Caption-style text data
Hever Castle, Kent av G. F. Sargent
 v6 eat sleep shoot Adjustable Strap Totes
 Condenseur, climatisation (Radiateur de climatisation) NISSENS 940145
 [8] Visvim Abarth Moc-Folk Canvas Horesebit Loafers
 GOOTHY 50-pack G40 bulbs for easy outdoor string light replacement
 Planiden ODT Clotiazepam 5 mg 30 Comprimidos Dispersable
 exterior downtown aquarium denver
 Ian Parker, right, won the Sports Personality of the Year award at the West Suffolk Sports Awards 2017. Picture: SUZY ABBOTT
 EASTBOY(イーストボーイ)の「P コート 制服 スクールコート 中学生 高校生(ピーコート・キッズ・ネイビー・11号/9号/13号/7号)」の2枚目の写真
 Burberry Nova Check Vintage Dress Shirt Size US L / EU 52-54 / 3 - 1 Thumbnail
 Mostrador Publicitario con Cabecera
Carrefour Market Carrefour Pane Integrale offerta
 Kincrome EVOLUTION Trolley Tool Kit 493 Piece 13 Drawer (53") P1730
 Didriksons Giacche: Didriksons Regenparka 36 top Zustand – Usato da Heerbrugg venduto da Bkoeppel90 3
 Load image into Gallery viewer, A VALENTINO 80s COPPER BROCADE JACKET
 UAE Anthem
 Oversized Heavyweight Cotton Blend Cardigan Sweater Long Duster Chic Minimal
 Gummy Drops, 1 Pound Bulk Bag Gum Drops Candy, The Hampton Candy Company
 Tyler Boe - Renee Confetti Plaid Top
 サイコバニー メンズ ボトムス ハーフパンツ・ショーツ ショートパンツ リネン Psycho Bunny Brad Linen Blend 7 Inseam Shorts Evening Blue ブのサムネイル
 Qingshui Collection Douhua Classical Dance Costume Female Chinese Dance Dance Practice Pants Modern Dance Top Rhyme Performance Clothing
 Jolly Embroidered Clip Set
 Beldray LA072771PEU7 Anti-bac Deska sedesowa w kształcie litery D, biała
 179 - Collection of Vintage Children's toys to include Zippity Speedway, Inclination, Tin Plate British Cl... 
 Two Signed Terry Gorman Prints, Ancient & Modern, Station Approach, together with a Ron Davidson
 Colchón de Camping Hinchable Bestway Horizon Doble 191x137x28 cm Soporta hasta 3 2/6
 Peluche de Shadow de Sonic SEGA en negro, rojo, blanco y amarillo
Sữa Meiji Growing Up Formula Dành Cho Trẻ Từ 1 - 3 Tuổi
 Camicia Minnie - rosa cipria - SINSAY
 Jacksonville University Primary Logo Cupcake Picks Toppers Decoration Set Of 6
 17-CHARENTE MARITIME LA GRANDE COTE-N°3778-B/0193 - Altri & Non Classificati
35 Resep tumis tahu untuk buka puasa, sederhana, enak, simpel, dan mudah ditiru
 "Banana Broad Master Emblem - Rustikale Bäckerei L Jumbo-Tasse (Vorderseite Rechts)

Problem description: Looking at the records above, in how many lines does the word "Modern" occur? Reply with the number alone.

Solution to the problem: 2